From the pots in the back, I took out the two caladiums, knocked off the dirt, and left them on the table to dry in the sun. Theoretically, you can then store them in vermiculite and start them next year, though one source said they're not as vigorous the second year. I have loved them in pots this year and noted that Dave's Garden people suggest a Florida company, Caladium Bulbs 4 Less, as a good source.

The gorgeous dragonwing begonia I cut way back, as Mom suggested, and brought inside. I also potted two of the pink Babywing begonias and brought them in. I'm not too hopeful that they'll make it through the winter, but it's worth trying.

Finally, I made cuttings of the two coleuses I liked this year, 'Dipt in Wine' and another whose name I've lost.  
Posted by Picasa
I'll try to root these and pot them up.

Tuesday, October 14, 2008

It came from the trees

This time of year, it's dangerous to sit outside under the white oak tree. I've been bonked on the head more than once by acorns, and believe me, they rocket out of the tree at a great rate and really hurt! So I expect to see acorns all over the terrace, but what are these little things? They are tiny nubs that could be bits of acorns, but there are too many of them to attribute to squirrels gnawing at them. Any ideas?
Posted by Picasa

Sunday, October 5, 2008

Heeling in

The daylily 'Crescendo' mix from White Flower Farm arrived early, and after letting the box sit for a few days (never do that!), I took them out and heeled them in. I'll plant them for real when the daffodils arrive from Van Bourgondien.

Here's a rather dizzying look at the results.
Posted by Picasa
Note that the daylilies have a pale and etiolated look from being boxed up three days longer than necessary.
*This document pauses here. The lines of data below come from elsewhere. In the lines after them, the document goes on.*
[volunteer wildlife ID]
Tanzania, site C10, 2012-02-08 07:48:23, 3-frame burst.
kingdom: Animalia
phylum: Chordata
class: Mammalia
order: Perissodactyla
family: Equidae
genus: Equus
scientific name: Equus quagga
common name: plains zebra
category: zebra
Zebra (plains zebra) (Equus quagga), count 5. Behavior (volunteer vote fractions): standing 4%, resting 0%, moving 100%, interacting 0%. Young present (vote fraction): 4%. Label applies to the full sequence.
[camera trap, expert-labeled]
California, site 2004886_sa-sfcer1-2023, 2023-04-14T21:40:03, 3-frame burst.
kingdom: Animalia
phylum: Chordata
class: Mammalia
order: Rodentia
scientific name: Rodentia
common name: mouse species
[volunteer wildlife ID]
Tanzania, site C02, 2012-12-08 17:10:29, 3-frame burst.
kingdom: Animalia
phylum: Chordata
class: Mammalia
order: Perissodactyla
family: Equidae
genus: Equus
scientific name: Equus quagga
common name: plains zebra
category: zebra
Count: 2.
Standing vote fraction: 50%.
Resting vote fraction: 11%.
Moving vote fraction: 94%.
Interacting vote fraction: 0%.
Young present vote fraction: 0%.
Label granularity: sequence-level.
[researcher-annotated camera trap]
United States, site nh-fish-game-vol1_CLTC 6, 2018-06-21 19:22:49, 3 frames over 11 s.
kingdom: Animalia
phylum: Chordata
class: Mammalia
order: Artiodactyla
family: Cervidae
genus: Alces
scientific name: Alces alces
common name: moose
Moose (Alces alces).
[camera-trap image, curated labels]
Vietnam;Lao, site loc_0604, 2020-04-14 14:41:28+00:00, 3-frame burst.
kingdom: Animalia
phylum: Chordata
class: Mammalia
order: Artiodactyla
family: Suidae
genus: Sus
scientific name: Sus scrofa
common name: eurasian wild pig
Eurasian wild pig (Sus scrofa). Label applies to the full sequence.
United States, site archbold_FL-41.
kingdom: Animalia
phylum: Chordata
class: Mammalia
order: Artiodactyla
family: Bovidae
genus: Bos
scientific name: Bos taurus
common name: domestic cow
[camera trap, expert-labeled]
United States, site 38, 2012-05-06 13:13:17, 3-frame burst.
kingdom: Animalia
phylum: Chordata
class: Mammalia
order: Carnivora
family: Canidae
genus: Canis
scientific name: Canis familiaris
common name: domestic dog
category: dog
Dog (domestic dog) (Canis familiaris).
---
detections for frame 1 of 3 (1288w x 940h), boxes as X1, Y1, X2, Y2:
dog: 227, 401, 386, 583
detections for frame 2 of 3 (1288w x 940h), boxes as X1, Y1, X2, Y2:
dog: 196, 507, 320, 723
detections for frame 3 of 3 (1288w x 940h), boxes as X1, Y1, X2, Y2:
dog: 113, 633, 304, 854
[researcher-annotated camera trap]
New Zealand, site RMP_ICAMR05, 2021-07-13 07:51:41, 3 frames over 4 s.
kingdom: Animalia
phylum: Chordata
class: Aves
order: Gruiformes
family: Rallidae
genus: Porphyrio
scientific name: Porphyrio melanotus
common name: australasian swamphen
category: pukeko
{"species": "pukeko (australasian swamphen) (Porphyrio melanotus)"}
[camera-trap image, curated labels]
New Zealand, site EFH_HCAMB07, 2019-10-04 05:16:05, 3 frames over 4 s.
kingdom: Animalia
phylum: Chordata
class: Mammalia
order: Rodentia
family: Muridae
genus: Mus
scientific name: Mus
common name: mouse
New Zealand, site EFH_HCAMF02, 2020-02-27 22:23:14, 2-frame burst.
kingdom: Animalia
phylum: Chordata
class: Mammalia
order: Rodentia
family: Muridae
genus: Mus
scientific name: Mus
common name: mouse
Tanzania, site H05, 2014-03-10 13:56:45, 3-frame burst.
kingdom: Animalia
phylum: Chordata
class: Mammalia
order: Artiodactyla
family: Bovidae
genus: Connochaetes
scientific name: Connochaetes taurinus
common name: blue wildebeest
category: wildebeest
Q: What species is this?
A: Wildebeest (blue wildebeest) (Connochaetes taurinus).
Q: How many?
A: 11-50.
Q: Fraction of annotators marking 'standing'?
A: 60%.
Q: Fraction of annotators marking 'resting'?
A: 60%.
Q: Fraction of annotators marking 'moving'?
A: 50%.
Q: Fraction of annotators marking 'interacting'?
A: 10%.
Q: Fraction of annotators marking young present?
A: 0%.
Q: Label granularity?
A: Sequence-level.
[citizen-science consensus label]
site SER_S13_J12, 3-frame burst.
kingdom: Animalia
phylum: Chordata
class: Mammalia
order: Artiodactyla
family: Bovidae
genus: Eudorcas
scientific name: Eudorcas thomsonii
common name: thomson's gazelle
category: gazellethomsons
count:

Incidentally, lots of people have apparently had bad experiences with Van B., if you read the Dave's Garden postings. We (Mom, Judy, Biffy, me) have bought bulbs from them for years with no problems, so let's hope this order comes through as well.

What I've learned about dahlias

1. They are beautiful on their own or as cut flowers, and definitely worth growing. Maybe try them in the cutting garden, too.

2. They need to be staked.

3. Although they make a great show together (see earlier posting from Scotland), I think I might prefer them mixed in the border.

4. You can't always trust the stated color to be what you get - either that, or the dahlias I got were mislabeled. Here's the pale pink 'Good Earth' in my garden this month - yowza!

Posted by Picasa

Friday, October 3, 2008

Colesville Nursery

For years I'd noticed it from 95, laid out on a slope right next to the highway. But not until today, at Becky's recommendation, did I make my way down to Ashland to buy plants.

I had a specific list of plants I was looking for, and they make it easy because their inventory is online. What a concept! I was in search of a second Virginia sweetspire for the back shrub border and two more Viburnum 'Shasta' by the back fence. Then, of course, I had a couple other things on the list - Hakonechloa to replace the one that died in the front; two geraniums 'Rozanne' ditto; and hostas to go in front of the trellis.

Armed with their list, my hosta book, and a firm determination to stick to the budget, I tooled down 95 and found this most wonderful place. They're primarily a wholesale outfit, but they are as nice and friendly as can be to lone shoppers like me. You tell them what you want and someone meets you in one of the "houses" where the plants are neatly laid out. (The houses at this time of year are empty hoops that span each row, but once winter comes they are covered and undoubtedly look more house-like.)

The guy who helped me with the viburnums was very friendly, and once I was done there he led me via a golf cart thing to the hosta area, where another friendly soul helped me pick out five hostas. I was leaning toward the blues, which I love, but something about this spot cries out for brighter chartreuse colors. I ended up with three Paul's Glory and two August Moons.
Posted by Picasa
Set on three-foot centers, they should nicely fill up the twelve-foot-long expanse. I'm very pleased.

By the time I was ready to check out, the geraniums, a hakonechloe and a flat of pansies had crept into my car, and I was somewhat over budget. The nice checkout person took 10% off, "just because you're a nice person"! How soon can I return?